In 2002, Professor C.K. Prahalad of the Michigan Ross Business School and professor Stuart L. Hart of the University of North Carolina Kenan-Flagler Business School published the iconic article "The Fortune at the Bottom of the Pyramid" in Strategy+Business. The article suggested that "low-income markets present a prodigious opportunity for the world's wealthiest companies - to seek their fortunes and bring prosperity to the aspiring poor." Prahalad published a book with the same title five years before he passed in 2010. The article and book, with additional research and publications by Prahalad, Hart, Michigan Ross Professor Ted London, and others spawned a new business strategy for human development that has transformed into a social movement around the world known as Base of the Pyramid. The movement now includes transnationals, non-profits, social entrepreneurs, grassroots development organizations, international aid agencies, and many consulting firms dedicated to BoP strategy and implementation.

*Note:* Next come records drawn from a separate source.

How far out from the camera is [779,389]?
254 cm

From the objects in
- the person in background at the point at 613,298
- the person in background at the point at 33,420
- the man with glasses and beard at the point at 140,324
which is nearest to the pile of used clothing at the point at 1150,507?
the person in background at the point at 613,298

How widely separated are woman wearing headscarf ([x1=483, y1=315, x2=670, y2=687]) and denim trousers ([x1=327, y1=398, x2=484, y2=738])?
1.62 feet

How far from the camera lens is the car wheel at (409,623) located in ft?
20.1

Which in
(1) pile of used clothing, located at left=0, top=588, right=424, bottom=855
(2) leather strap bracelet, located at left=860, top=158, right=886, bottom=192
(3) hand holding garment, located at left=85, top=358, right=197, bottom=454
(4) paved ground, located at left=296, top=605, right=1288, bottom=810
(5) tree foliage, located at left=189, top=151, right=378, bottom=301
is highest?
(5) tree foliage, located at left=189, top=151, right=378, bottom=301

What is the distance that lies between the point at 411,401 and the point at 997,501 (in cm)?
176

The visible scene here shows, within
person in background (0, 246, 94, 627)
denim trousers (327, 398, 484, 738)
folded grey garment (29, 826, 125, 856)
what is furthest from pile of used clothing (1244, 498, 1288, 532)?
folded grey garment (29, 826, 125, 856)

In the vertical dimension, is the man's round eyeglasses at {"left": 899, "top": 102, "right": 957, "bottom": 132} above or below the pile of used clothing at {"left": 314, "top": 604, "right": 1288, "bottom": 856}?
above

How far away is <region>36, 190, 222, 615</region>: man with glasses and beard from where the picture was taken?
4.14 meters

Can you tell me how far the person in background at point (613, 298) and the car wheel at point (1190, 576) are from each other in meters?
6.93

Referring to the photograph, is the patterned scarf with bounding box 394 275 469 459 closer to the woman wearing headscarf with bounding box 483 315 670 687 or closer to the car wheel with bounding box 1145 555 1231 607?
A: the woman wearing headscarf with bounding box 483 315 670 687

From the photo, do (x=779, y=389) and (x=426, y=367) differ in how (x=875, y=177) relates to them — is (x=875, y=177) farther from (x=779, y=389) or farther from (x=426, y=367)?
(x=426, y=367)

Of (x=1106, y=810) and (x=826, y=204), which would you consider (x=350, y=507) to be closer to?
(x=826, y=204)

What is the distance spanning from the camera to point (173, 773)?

The late 1990s ushered in a revolutionary view across the social sciences centered around the power and importance of studying strengths, better understanding how people thrive, and how systems seize opportunities for creating excellence. Michigan Ross led the way in advancing this fundamental research shift in the field of management and organizations, with many scholars publishing seminal research in the field. In 2002, three faculty members, Jane Dutton, Bob Quinn, and Kim Cameron, founded the Center for Positive Organizations to encourage rigor in this growing field of research and to serve as a home for a large network of scholars interested in pursuing this line of inquiry. As the field has grown over the years, Positive Organizational Scholarship has influenced how management is taught and practiced. CPO at Michigan Ross is a leader in helping teachers and students tap into this body of evidence and learn about this research through innovative courses and developmental learning programs. Those tools include the "Reciprocity Ring", a dynamic group exercise that applies the “pay-it-forward” principle while creating high-quality connections, and the "Reflected Best Self Exercise", which helps you see who you are at your best to engage you to live and work from that powerful place daily.